WHAT YOU NEED TO DO
Copy each of the following entries word for word, keeping every character and line as it appears.

RECORDS PROVIDED
========================

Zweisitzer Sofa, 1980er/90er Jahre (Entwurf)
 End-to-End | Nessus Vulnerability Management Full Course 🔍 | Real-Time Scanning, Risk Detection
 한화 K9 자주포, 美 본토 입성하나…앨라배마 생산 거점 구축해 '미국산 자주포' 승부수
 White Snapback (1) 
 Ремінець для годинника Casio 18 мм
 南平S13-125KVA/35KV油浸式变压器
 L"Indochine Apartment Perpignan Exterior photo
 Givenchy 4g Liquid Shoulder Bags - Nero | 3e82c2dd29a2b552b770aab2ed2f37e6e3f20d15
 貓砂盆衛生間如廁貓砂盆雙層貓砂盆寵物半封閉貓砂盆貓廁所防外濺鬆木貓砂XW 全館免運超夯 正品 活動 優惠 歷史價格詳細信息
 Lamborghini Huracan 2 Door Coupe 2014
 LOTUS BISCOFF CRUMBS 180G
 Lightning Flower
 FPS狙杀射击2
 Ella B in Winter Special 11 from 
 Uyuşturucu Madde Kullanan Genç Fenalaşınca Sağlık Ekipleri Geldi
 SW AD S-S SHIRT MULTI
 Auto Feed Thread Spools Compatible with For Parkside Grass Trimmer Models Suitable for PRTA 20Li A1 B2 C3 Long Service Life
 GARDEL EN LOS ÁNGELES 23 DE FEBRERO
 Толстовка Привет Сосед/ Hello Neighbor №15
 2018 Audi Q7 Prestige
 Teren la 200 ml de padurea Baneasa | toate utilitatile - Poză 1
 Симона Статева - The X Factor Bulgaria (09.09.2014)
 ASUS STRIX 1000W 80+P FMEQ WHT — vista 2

========================

ANSWER BELOW
Zweisitzer Sofa, 1980er/90er Jahre (Entwurf)
 End-to-End | Nessus Vulnerability Management Full Course 🔍 | Real-Time Scanning, Risk Detection
 한화 K9 자주포, 美 본토 입성하나…앨라배마 생산 거점 구축해 '미국산 자주포' 승부수
 White Snapback (1) 
 Ремінець для годинника Casio 18 мм
 南平S13-125KVA/35KV油浸式变压器
 L"Indochine Apartment Perpignan Exterior photo
 Givenchy 4g Liquid Shoulder Bags - Nero | 3e82c2dd29a2b552b770aab2ed2f37e6e3f20d15
 貓砂盆衛生間如廁貓砂盆雙層貓砂盆寵物半封閉貓砂盆貓廁所防外濺鬆木貓砂XW 全館免運超夯 正品 活動 優惠 歷史價格詳細信息
 Lamborghini Huracan 2 Door Coupe 2014
 LOTUS BISCOFF CRUMBS 180G
 Lightning Flower
 FPS狙杀射击2
 Ella B in Winter Special 11 from 
 Uyuşturucu Madde Kullanan Genç Fenalaşınca Sağlık Ekipleri Geldi
 SW AD S-S SHIRT MULTI
 Auto Feed Thread Spools Compatible with For Parkside Grass Trimmer Models Suitable for PRTA 20Li A1 B2 C3 Long Service Life
 GARDEL EN LOS ÁNGELES 23 DE FEBRERO
 Толстовка Привет Сосед/ Hello Neighbor №15
 2018 Audi Q7 Prestige
 Teren la 200 ml de padurea Baneasa | toate utilitatile - Poză 1
 Симона Статева - The X Factor Bulgaria (09.09.2014)
 ASUS STRIX 1000W 80+P FMEQ WHT — vista 2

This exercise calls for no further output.